Similarly, IT may not be familiar with the e-discovery nuances, and in rare instances where there is a preservation process, workflows break down when it comes time to export the data at scale or in a review-ready format.
Velocity of Change Persists as a Significant Issue
By nature, cloud applications are constantly changing,
improving and adjusting to business and productivity needs.
While a fast pace of change is hugely beneficial from an enduser perspective, it is equally problematic in the context of
governance, compliance, investigations and legal discovery.
When new or adjusted platform functionality is continuously
introduced (which often occurs without notification), a
never-ending game of catch-up ensues for teams working to
minimize, preserve, collect, analyze and review data from
those platforms.
The e-discovery and compliance functions that do exist in certain platforms (such as Google Workspace and Microsoft 365) also change frequently. This can impact export formats, changes in export options, the inclusion of linked content and attachments, relevant metadata and more.
Regulatory Attention Across Anti-Trust Enforcement
and Compliance
Global regulators are aware of the shift in the corporate data
landscape. Authorities in the U.S., Europe, the U.K., Brazil and
other regions are increasingly including information from
emerging data sources in their inquiries. With the way the lines
have blurred between personal and business communication,
and the channels through which these communications take
place have multiplied, there is now significant regulatory risk if
emerging data sources are not properly managed.
In a competition law context, one recent case in Colombia resulted in a company receiving a fine for obstruction after an employee refused to turn over a personal device containing company data during a dawn raid. In another raid, the Netherlands Authority for Consumers and Markets (“ACM”) issued a €1.84 million obstruction fine to a company whose employee deleted WhatsApp messages during a dawn raid inspection.

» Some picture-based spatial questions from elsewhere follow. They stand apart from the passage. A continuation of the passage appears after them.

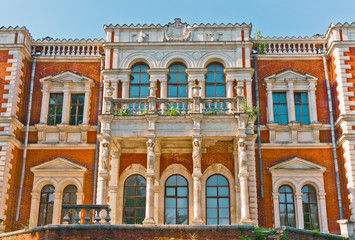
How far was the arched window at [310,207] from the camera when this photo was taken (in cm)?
2251

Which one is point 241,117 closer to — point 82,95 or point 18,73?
point 82,95

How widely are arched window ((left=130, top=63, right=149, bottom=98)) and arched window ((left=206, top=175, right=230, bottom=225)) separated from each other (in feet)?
17.8

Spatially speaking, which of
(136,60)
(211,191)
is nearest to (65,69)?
(136,60)

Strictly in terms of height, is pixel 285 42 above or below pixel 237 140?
above

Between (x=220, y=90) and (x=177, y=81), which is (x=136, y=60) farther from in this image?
(x=220, y=90)

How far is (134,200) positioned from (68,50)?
29.1ft

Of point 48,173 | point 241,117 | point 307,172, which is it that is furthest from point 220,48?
point 48,173

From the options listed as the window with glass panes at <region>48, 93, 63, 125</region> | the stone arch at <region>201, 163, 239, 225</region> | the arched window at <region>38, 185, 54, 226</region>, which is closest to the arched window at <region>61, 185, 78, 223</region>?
the arched window at <region>38, 185, 54, 226</region>

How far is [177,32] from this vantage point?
24703 millimetres

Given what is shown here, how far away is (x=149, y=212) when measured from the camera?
1909 centimetres

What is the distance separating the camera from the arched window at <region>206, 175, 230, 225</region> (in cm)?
2228

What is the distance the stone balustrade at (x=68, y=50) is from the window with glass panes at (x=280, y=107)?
377 inches

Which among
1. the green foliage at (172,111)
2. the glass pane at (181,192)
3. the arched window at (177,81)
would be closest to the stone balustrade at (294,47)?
the arched window at (177,81)

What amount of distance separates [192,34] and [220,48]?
63.8 inches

In the U.S., the Department of Justice and the Federal Trade Commission have issued numerous statements and guidance implicating emerging data sources — such memorandums have been issued in recent months, and dating back to 2020 when the nature of the traditional workplace was first disrupted. This includes the requirement that companies govern all communication channels as part of their compliance programs, and be prepared to produce information from those channels in the event of an investigation.
Moreover, guidance indicate that data and devices must also be investigated for irregularities, after end of use or after employees leave the company, before any data is deleted. These are no small feats, but have become unavoidable realities.
The Four Pillars of the Emerging Data Paradigm Shift
- Shared Access: Nuanced shared access roles and complexity, for custodian identification, while also increasing data volumes
- Chat Messaging: Chat, channel and short form messaging increase volume and remove content
- Linked Content: New ways of sharing data via hyperlinks challenge the existing document attachment paradigm
- Versions: Access to multiple versions of files provides a previously difficult-toaccess historical view of content
A Path to Insight
Emerging data sources have arrived as the primary category of corporate data. With that, there must be a departure of previous convention, workflow and best practice across numerous functions. While the challenges are great, and organizations may face significant work in adapting to the current requirements and solving for new challenges, there is an upshot. When technical, defensible and innovative solutions are implemented, issues can be predicted and insights can be derived. Ultimately, emerging data sources have the potential to give organizations faster and more actionable information about their exposures and overall risk profile.